All lines below starting at the one that holds "Only living suspect" and ending at the one that holds "QNAP TES-3085U-D1521-16GR" should be printed exactly, ends included. Pictures should not be printed, nor anything else.
<<<<
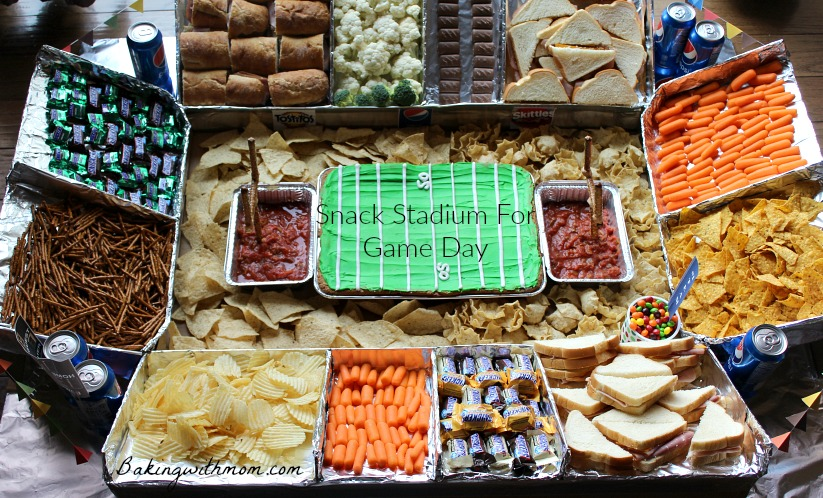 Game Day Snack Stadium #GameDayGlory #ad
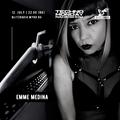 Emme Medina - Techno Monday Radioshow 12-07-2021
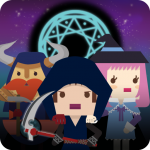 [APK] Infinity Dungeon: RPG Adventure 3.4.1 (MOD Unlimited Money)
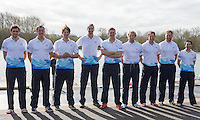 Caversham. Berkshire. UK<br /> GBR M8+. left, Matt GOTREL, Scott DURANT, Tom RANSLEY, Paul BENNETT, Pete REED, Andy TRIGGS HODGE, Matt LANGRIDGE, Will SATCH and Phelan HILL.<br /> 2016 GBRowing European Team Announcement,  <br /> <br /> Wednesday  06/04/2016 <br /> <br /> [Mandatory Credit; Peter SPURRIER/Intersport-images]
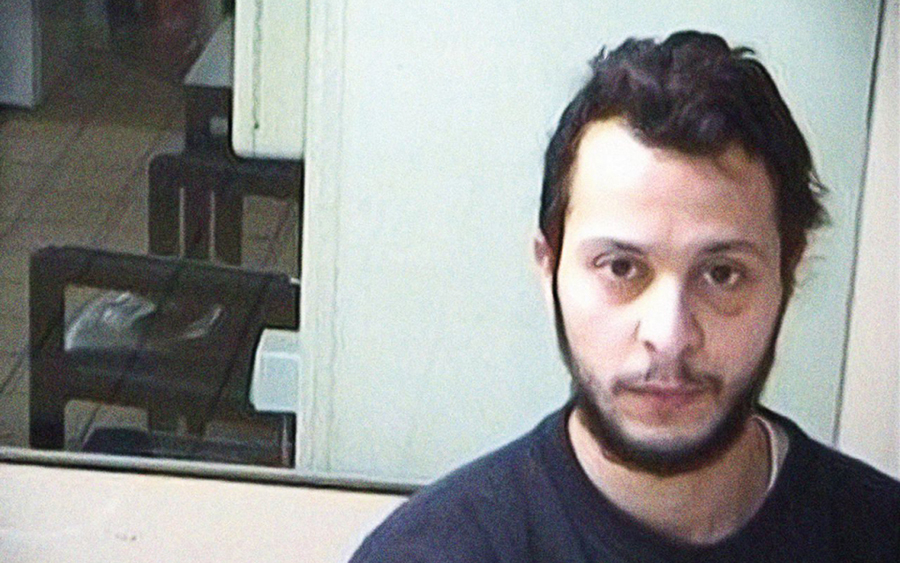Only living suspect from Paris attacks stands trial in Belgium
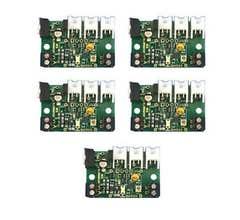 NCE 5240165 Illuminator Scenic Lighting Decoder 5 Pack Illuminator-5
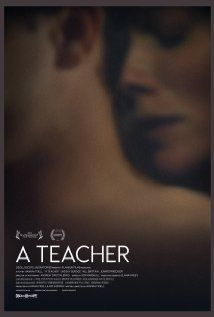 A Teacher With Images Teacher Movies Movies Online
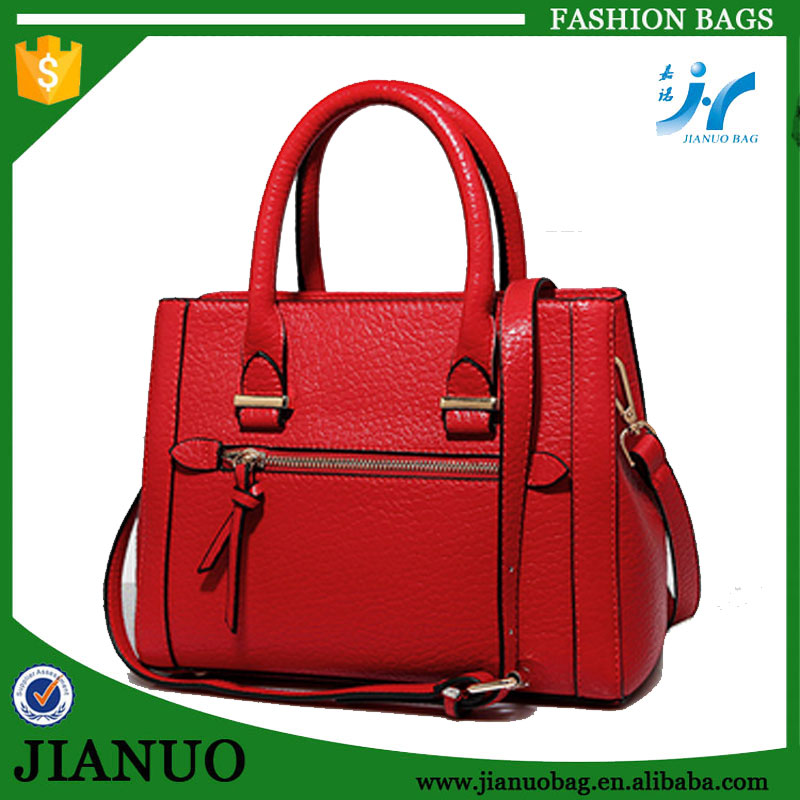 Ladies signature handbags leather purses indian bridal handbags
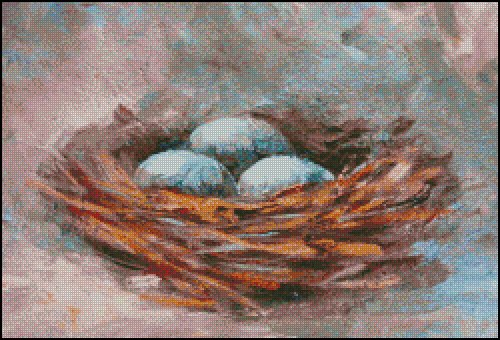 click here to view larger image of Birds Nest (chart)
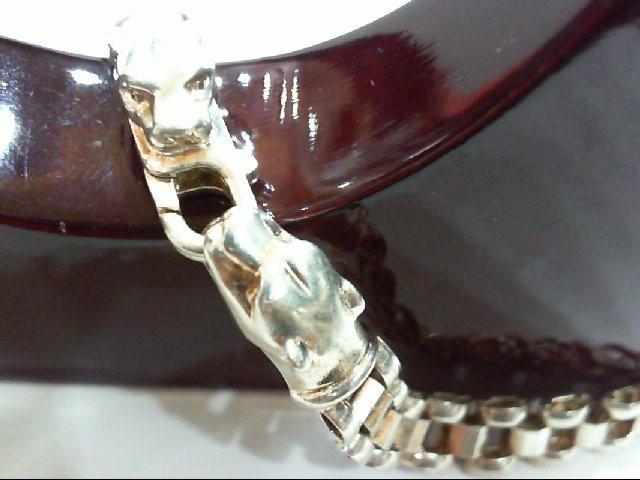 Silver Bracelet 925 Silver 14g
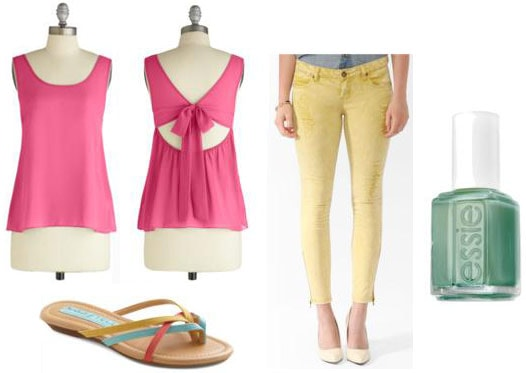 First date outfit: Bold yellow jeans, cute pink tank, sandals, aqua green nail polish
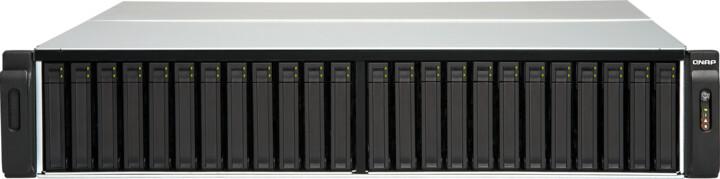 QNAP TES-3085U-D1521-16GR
>>>>
<<<<
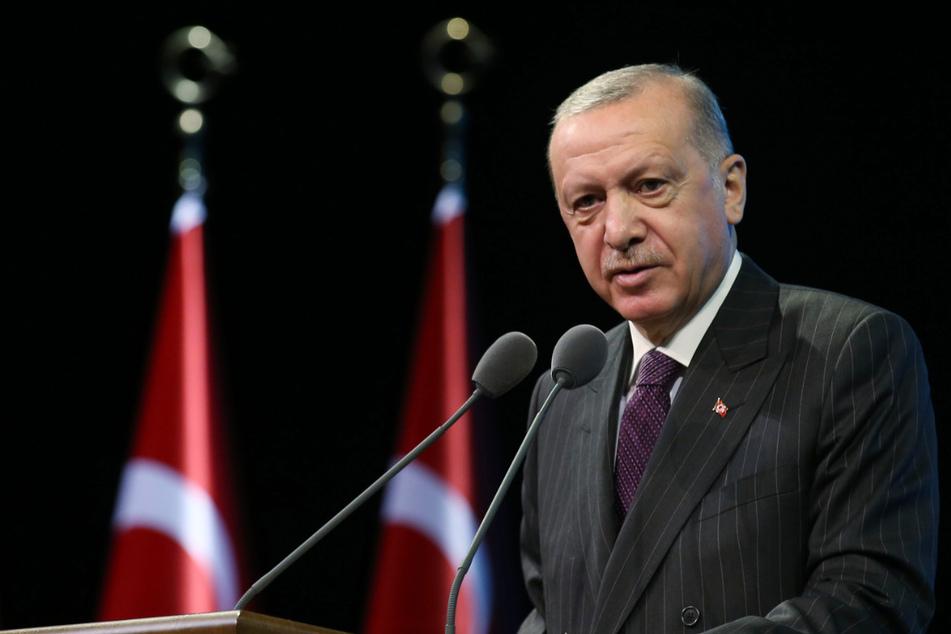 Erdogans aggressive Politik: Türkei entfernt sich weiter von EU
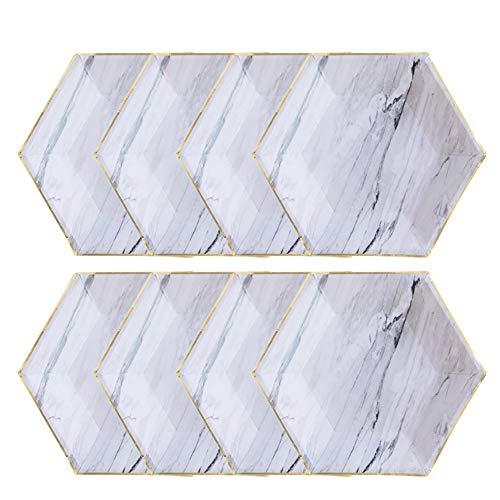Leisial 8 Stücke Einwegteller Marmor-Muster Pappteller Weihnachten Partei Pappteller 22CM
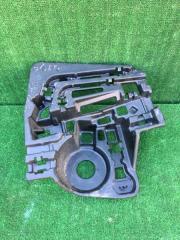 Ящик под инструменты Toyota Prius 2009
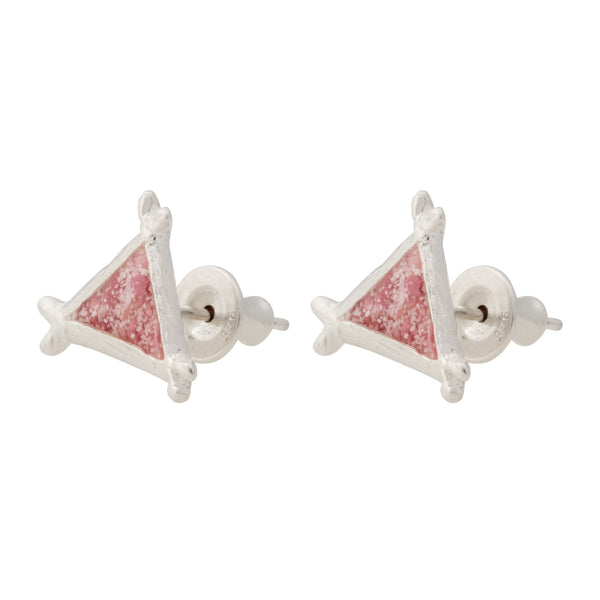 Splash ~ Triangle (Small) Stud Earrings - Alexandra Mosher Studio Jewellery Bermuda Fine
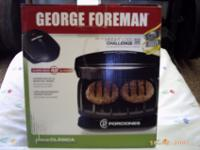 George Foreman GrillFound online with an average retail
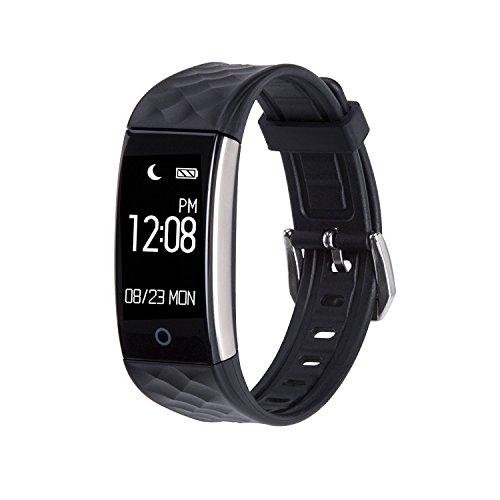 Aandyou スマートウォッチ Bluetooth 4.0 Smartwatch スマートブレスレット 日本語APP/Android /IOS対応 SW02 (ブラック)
>>>>
§ Solution
Only living suspect from Paris attacks stands trial in Belgium
 NCE 5240165 Illuminator Scenic Lighting Decoder 5 Pack Illuminator-5
 A Teacher With Images Teacher Movies Movies Online
 Ladies signature handbags leather purses indian bridal handbags
 click here to view larger image of Birds Nest (chart)
 Silver Bracelet 925 Silver 14g
 First date outfit: Bold yellow jeans, cute pink tank, sandals, aqua green nail polish
 QNAP TES-3085U-D1521-16GR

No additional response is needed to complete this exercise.